Almond nougat

makes
20 pieces
Almond nougat
Almond nougat
Almond nougat
A light dessert created by Giovanni Pilu with summer holidays in Sardinia in mind.

Ingredients (5)

  • 4 sheets rice wafer paper (available from speciality food stores)
  • 2 eggwhites
  • 600g caster sugar
  • 1 cup (350g) honey
  • 3 3/4 cups (600g) almonds, lightly toasted

Method

  • 1.
    Line a baking tray with baking paper. Lay two sheets of rice paper over the baking paper, slightly overlapping, to cover. Place eggwhites and a pinch of salt in the bowl of a stand mixer tted with the whisk attachment.
  • 2.
    Whisk on high speed until stiff peaks form.
  • 3.
    Meanwhile, combine the sugar, honey and 1/3 cup (80ml) water in a saucepan over medium heat.
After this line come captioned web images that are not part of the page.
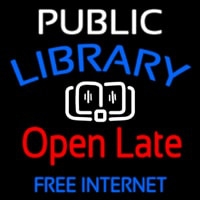 Public Library Open Late Free Internet Neonreclame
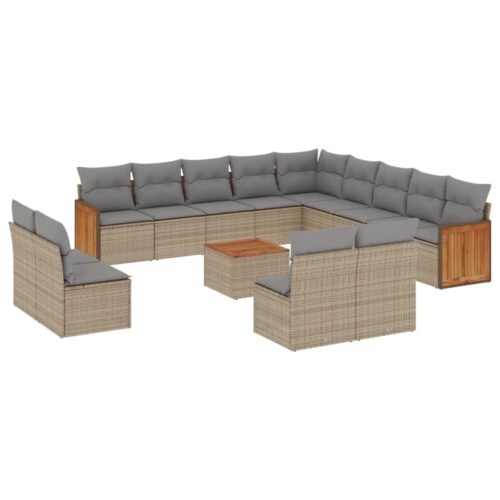 14-Piece Garden Sofa Set with Cushions Beige Poly Rattan Wicker Outdoor Patio Furniture - Image 5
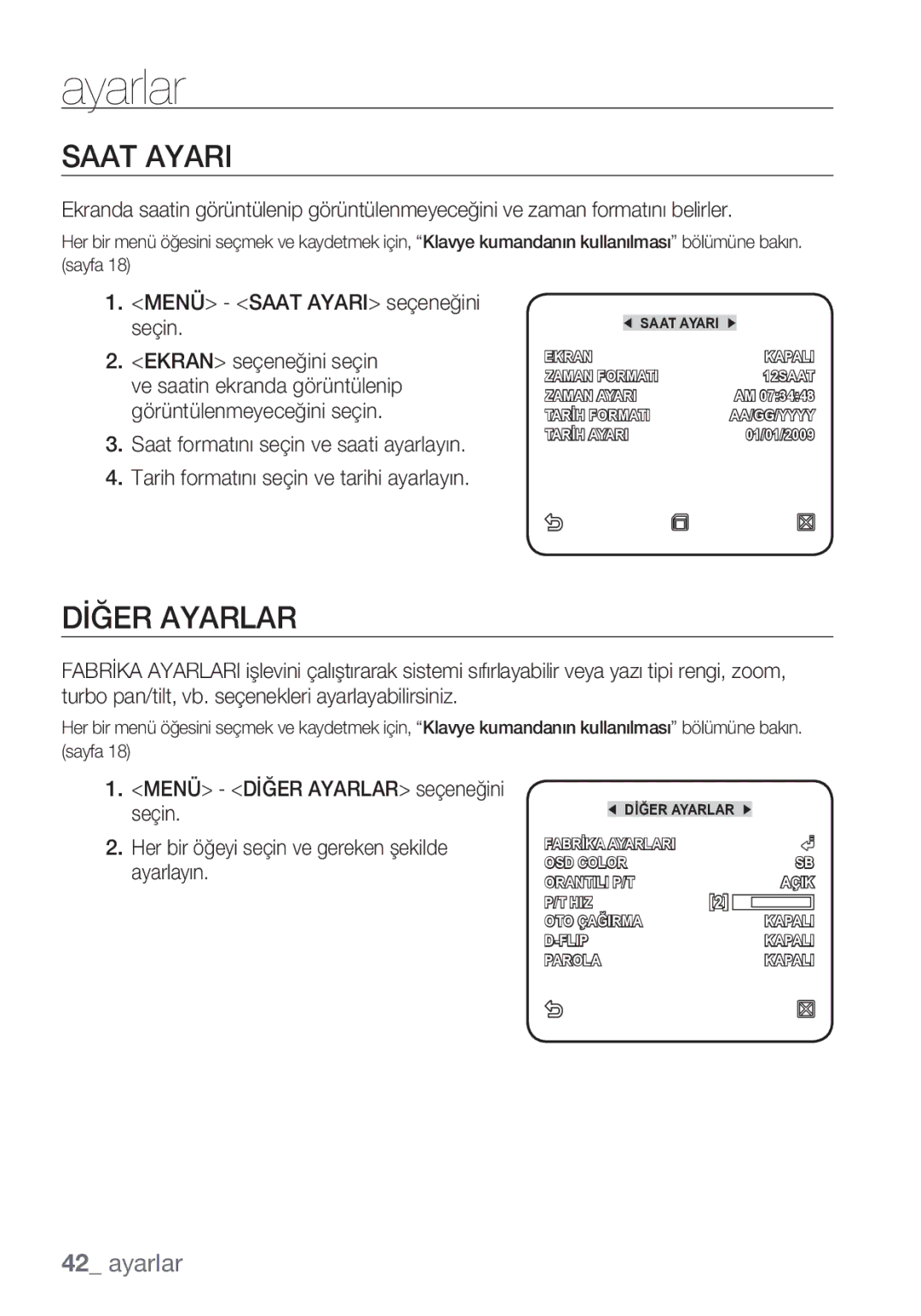 Samsung SCC-C6453P manual Dİğer Ayarlar, Menü Saat Ayari seçeneğini seçin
Stir to dissolve sugar, then cook until syrup reaches 126-128°C on a sugar thermometer.
  • 4.
    Reduce stand mixer speed to low and, with the motor running, slowly pour the hot syrup into the eggwhites in a thin, steady stream.
  • 5.
    Increase speed to high and whisk for 10-12 minutes until thick and glossy. Fold in almonds. Spread onto the centre of the rice paper and top with remaining 2 sheets rice paper, slightly overlapping the sheets.
  • 6.
    Using a rolling pin, gently roll the mound of nougat so that it spreads evenly under and across the paper to form a 1cm-thick slab. Set aside to cool at room temperature, then, using a sharp knife dipped in hot water, trim edges and cut into 3cm squares. Serve.